Work to do
1: In the MC38 Summer Series race report, where did Maserati finish in the last race of the day?
2: Carry on the MC38 Summer Series race report past its final sentence.

Text provided
⟨

November 19 - 25, 2017: Issue 338

MC38 2017-18 Summer Series act 2 on Pittwater: hosted by The Royal Prince Alfred Yacht Club

MC38 Summer Series act 2 day 1 Pittwater - photo by Tom Spithill

Hooley Dooley: Hooligan’s MC38 Summer Series act 2 first day

November 18, 2017
Event: MC38 2017-18 Summer Series act 2, November 18-19, 2017 on Pittwater hosted by The Royal Prince Alfred Yacht Club

The MC38 Summer Series act 2 opening four races on a gusty grey Pittwater day threw some curly ones into the customary MC38 first-half pointscore.

Resounding North Sails boat of the day and series leader, Marcus Blackmore’s Hooligan, has moved into a new performance sphere this season, coinciding with professional tactician Tom Slingsby supporting an already accomplished team.
Neville Crichton’s Maserati was on par with Hooligan until the last race of the day when they went polar opposites; a third bullet for Hooligan and a last place for Maserati as “the wheels fell off” admitted tactician Joe Turner.  Maserati shifted backwards, joining a three-way points tie with Steve Barlow’s Lightspeed and Leslie Green’s Ginger, and creating a handy six point buffer for the clubhouse leader.
Patchy Pittwater blew ENE up to 25 knots on the track just north of Scotland Island. “The breeze was anywhere between 15 and gusts of 25 knots and it was actually a really good day,” Slingsby commented. “In the big puffs obviously you had to hold on, but in general it was perfect sailing for the MC38s; shifty, flatwater and surfing downwind. We had some good starts and Marcus had a lot of fun. He was right on the ball with his driving.”
Slingsby wrapped up the Milson Silver Goblets Etchells regatta on Friday. A quick change of crew shirt and a few more bodies around him and he’s part of the Hooligan program the next day. Late next week he heads to Melbourne to sail solo on a Finn at Sail Melbourne.
Speaking on the level of expectation on him these days compared to the program he’s just come off - tactician for the defeated Oracle Team USA at this year’s America’s Cup – the quietly spoken redhead with an Olympic Laser gold medal and AC win in San Fran on his CV says it’s a different state of play.
“The thing is I’ve always got high expectations on myself but yes, when you get off the water and you’ve had a bad day there’s not 100 million people who have been watching. There might have been five or six spectators.
“I enjoy all this, I did it before the AC and long after the AC I plan to be doing this stuff around Australia. I’m trying to get in a lot of sailing.”
Turner said today’s conditions marked a big comeback to class racing for Crichton, who sat out the last few regattas though Maserati went out with guest drivers.

⟩

Information given

⟨

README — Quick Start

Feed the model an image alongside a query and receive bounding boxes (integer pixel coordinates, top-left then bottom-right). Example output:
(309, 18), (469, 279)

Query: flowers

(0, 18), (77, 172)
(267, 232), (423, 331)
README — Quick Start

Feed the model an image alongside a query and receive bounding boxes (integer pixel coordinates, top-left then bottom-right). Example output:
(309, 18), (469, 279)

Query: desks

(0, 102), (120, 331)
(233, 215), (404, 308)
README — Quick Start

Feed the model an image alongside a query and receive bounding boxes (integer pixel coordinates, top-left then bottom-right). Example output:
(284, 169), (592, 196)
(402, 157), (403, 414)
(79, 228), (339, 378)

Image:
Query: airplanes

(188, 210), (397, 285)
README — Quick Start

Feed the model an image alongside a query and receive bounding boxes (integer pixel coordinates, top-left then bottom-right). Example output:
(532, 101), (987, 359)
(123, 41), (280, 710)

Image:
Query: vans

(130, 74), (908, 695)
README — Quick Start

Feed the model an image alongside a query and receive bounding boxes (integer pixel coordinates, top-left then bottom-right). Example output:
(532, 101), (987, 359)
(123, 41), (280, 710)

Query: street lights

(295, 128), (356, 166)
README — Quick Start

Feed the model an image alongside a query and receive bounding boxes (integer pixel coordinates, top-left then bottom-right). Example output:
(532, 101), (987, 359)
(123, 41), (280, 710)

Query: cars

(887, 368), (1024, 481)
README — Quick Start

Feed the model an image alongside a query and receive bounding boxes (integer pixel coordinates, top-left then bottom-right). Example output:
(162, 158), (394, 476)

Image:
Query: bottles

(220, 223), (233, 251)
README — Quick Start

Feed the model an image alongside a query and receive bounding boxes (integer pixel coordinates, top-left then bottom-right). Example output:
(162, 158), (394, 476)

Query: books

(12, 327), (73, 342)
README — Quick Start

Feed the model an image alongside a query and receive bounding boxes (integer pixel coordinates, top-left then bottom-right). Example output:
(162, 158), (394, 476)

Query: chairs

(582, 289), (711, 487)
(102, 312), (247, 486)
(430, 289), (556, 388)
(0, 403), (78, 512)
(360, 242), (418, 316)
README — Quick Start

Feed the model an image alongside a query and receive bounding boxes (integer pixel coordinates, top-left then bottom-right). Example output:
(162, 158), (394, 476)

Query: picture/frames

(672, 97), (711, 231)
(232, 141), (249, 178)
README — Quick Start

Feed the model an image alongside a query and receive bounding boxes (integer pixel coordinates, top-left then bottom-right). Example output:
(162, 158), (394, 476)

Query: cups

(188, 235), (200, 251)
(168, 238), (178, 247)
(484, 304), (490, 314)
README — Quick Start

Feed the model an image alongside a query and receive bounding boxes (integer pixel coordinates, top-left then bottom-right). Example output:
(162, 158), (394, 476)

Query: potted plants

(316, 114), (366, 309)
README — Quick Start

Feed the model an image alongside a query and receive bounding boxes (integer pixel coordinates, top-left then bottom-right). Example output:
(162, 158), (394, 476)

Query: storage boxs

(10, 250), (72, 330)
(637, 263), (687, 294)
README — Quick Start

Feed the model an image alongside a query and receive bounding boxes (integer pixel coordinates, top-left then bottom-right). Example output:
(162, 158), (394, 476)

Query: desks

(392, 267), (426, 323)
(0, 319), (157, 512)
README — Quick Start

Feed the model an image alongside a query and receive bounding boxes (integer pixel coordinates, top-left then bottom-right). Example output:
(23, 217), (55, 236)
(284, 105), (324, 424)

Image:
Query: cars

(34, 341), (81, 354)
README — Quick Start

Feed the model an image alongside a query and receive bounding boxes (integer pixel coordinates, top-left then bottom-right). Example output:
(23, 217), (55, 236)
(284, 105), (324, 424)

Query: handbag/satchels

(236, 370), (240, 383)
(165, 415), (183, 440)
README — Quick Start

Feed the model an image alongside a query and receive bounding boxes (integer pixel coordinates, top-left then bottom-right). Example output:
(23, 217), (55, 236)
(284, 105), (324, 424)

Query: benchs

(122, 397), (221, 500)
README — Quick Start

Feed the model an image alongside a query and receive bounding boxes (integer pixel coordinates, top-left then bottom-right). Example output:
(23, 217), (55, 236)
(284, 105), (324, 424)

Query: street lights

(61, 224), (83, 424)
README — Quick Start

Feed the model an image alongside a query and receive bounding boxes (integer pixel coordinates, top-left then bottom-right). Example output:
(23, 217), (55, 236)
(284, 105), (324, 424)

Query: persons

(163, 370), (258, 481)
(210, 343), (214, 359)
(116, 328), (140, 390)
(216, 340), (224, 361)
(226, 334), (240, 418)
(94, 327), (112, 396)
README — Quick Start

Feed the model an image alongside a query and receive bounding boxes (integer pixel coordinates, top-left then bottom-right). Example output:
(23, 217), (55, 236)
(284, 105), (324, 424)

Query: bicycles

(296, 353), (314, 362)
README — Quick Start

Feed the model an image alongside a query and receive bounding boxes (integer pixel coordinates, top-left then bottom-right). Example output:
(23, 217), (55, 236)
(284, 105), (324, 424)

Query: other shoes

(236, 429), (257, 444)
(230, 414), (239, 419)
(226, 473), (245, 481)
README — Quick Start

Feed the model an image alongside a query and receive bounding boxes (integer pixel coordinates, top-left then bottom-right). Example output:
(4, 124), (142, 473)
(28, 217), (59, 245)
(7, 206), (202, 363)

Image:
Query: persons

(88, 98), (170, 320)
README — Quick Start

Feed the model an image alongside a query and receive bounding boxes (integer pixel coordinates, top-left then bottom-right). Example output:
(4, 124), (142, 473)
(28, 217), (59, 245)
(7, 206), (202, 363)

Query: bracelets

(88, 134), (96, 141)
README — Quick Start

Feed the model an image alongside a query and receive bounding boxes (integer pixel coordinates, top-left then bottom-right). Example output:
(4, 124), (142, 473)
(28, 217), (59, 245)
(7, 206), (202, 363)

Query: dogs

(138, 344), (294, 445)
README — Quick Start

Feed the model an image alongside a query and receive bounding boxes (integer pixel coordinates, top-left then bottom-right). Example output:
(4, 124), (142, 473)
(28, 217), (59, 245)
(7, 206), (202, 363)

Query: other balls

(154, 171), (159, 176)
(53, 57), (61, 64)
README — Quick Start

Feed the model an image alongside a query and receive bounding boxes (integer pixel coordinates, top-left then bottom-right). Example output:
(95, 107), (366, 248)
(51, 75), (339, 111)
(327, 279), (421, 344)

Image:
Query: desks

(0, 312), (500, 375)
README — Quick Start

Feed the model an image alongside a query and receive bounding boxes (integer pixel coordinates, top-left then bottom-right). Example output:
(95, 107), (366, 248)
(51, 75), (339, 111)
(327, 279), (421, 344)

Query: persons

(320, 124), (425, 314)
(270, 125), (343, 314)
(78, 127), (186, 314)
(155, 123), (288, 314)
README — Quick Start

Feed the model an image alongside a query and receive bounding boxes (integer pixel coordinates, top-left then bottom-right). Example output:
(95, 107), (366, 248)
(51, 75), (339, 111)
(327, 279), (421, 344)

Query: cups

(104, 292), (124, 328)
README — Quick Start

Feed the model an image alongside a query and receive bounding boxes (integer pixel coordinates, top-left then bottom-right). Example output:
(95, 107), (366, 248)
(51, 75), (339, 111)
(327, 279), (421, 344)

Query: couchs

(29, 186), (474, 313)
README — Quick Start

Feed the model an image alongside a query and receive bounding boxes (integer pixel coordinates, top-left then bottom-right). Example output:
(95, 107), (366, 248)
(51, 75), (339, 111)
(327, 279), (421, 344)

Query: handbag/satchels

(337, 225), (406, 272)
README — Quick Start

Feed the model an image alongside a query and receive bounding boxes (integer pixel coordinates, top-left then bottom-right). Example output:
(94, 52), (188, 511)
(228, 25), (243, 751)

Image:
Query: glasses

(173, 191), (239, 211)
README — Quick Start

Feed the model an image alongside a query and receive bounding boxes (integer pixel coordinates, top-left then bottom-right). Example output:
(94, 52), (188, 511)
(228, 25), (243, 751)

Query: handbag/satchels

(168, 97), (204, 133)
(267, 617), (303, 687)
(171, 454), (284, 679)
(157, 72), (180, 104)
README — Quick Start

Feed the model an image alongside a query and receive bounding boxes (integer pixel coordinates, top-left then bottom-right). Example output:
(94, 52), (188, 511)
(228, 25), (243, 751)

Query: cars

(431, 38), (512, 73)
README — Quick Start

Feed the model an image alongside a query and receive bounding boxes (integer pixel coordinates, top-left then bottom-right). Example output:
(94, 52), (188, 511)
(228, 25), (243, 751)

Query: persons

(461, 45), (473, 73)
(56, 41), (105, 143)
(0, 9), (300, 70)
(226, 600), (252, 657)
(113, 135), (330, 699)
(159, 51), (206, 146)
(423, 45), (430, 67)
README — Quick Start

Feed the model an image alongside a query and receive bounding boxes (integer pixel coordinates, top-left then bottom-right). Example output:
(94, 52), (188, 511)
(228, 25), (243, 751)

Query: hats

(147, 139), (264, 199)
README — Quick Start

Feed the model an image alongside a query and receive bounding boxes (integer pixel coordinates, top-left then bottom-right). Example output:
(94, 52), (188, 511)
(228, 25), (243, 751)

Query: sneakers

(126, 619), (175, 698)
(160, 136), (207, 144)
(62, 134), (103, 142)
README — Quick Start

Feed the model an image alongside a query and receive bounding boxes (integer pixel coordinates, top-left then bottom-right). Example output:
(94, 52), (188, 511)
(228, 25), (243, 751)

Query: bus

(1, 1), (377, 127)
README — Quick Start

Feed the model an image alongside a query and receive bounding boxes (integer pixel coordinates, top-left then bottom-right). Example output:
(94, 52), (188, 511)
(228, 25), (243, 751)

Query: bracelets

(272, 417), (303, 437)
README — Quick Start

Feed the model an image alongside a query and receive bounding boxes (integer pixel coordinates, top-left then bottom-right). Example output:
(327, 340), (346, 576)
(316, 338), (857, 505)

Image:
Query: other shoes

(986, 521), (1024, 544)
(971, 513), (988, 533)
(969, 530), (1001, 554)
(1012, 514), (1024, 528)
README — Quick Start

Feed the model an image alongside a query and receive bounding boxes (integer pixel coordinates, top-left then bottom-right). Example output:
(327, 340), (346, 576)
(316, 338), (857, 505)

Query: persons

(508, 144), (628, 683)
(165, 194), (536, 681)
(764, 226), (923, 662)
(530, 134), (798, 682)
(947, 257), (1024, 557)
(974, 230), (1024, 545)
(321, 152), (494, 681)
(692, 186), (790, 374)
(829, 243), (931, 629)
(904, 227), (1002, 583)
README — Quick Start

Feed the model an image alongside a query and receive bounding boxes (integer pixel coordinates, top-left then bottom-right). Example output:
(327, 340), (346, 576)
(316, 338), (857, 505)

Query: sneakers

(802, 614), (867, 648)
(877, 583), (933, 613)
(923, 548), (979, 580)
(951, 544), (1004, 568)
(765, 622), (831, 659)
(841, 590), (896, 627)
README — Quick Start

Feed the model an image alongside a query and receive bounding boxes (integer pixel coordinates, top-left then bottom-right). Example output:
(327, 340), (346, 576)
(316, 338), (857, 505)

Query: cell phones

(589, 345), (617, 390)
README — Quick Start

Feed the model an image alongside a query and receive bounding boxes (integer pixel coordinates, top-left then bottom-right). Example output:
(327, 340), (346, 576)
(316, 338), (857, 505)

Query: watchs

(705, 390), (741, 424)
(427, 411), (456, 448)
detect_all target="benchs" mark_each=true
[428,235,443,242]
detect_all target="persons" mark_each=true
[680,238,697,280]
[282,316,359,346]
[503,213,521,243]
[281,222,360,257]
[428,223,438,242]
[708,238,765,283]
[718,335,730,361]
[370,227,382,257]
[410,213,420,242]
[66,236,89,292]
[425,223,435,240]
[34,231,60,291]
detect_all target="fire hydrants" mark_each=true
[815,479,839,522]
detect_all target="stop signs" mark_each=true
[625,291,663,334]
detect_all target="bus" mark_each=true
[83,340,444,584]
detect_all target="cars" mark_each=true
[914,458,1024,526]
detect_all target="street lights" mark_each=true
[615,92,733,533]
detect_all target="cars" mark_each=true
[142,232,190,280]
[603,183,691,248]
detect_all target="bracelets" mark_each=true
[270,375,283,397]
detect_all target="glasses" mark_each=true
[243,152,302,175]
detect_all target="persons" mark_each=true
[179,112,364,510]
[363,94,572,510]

⟩

Answers per task
1: Last place.

2:
Chris Way is currently overseas and his boat, Easy Tiger, was helmed by veteran yachtsman Mike Green. Their best result was a second in the longer fourth race.

Three more races are scheduled for Sunday November 19 in a 12 knot easterly, the first due to start at 1100hrs under race officer Steve Merrington and his RPAYC race management team.
Videos from day one posted on the class Facebook page.

By Lisa Ratcliff

Hooligan Wins!

Winning Hooligan crew at RPAYC- photo by Lisa Ratcliff

Hooligan throws the monkey off its back

November 19, 2017
Event: MC38 2017-18 Summer Series act 2, November 18-19, 2017 on Pittwater hosted by the Royal Prince Alfred Yacht Club
Hooligan’s unquestionable victory in the MC38 Summer Series act 2 and Steve Barlow’s second overall with Lightspeed could mark a new chapter in the class’ lifecycle, as the standard across the super competitive one design fleet continues to rise.
Marcus Blackmore recalled what he believes was his last regatta win, Audi Hamilton Island Race Week back in 2012 with his TP52 also called Hooligan. Now the monkey is off his back. “It’s my first win in a long time and my first MC38 win after three years trying; it’s very satisfying. Most of the crew have sailed with me for some time and that consistency helps a lot.
“It’s a great pleasure to have Tom Slingsby at the back of the boat and Will Ryan on main,” the skipper added. “It’s intense sitting between two Olympians and having them both on my case. I had more on than the first settlers in 25 knots on day one. The class is more even now, and that makes for really good competition. I don’t think there’s any better one design racing than the MC38s.”
At the trophy presentation Blackmore thanked class president John Bacon on behalf of the other owners for the effort he puts in behind the scenes to secure the host clubs, prepare the regatta documents, book the on-water umpires and respond to technical questions. “I’m sure we wouldn’t have the class and the racing we do without John Bacon,” Blackmore said to appreciative applause.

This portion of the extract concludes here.